* _DATA TO PROCESS_
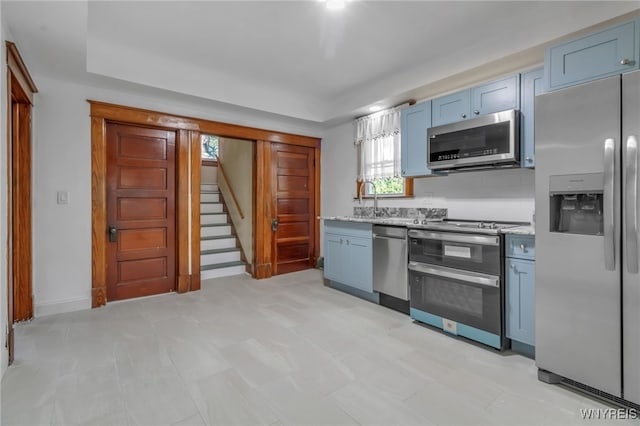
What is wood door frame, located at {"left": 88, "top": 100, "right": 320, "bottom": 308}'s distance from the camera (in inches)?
139

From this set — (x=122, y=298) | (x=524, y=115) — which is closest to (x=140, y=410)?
(x=122, y=298)

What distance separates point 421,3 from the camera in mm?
2539

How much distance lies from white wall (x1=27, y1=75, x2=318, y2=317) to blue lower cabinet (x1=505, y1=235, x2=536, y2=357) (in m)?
4.04

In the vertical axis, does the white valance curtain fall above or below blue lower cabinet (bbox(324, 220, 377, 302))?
above

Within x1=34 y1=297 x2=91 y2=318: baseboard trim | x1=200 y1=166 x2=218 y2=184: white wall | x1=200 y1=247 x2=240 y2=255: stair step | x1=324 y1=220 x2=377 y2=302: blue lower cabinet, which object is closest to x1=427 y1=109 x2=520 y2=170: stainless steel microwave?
x1=324 y1=220 x2=377 y2=302: blue lower cabinet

* _GIVEN PROBLEM_
Reproduce everything from the row containing "From this set" down through the end of the rows, both ends included, with no changes.

* _TASK RESULT_
From this set — (x=122, y=298) | (x=524, y=115) — which is closest to (x=140, y=410)?
(x=122, y=298)

What distance separates point 421,3 from the camera in mm?
2539

How much distance lies from white wall (x1=27, y1=75, x2=318, y2=317) to blue lower cabinet (x1=505, y1=235, x2=536, y2=357) (in m)?
4.04

In the vertical axis, does the white valance curtain fall above or below blue lower cabinet (bbox(324, 220, 377, 302))?
above

Within x1=34 y1=297 x2=91 y2=318: baseboard trim | x1=200 y1=166 x2=218 y2=184: white wall | x1=200 y1=247 x2=240 y2=255: stair step | x1=324 y1=220 x2=377 y2=302: blue lower cabinet, which object is closest to x1=427 y1=109 x2=520 y2=170: stainless steel microwave?
x1=324 y1=220 x2=377 y2=302: blue lower cabinet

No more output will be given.